One of the most poignant installations was in the Republic of Serbia’s exhibition, Nothing Between Us, which featured the work of artists Vladimir Perić and Milos Tomic, and was a 3D wallpaper called Mickey Mouse Pattern, 2013. From a distance its ordered layout makes it seem as though you are looking at 2D wallpaper however on closer inspection it becomes evident the items are individual, owned by individuals but telling a collective story. The artist collected these toys over 20 years from flea markets and their collection and presentation is almost monument-like to the people who owned these toys in the 1960s who most likely died in civil war, fled to another country or died in poverty. What was at first childlike and innocent, through a consideration of history, becomes moving and melancholy.
Finally, one of the most memorable experiences of the Biennale was boarding the bright orange boat, which was the Portuguese pavilion, and discovering the breath-taking working of Joana Vasconcelos.

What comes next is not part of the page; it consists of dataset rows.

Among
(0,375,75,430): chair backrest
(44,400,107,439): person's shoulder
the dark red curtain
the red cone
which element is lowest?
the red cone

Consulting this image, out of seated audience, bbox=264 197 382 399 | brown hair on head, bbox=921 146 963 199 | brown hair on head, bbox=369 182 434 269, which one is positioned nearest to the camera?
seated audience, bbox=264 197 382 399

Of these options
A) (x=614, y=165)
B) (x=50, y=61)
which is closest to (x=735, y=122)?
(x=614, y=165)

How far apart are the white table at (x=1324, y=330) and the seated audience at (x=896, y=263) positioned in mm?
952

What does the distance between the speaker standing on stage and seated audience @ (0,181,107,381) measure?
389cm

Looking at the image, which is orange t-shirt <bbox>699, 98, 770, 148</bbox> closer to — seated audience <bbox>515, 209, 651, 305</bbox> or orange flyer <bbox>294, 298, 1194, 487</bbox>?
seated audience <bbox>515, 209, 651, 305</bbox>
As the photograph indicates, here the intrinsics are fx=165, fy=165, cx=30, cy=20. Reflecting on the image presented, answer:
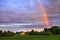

Bearing in mind this was after 6 or 7 hours of looking around the Giardini, with a little bit of art-fatigue, Vasoncelos’ fantastic crocheted and knitted creations both unnerved and excited. Exploring her installation was a perfect finish to the day.
The funding for this visit was provided through the Jonathan Ruffer curatorial grants administered by the Art Fund. I would like to thank all those at the Art Fund for supporting my application and for colleagues at the British Council for their help and advice.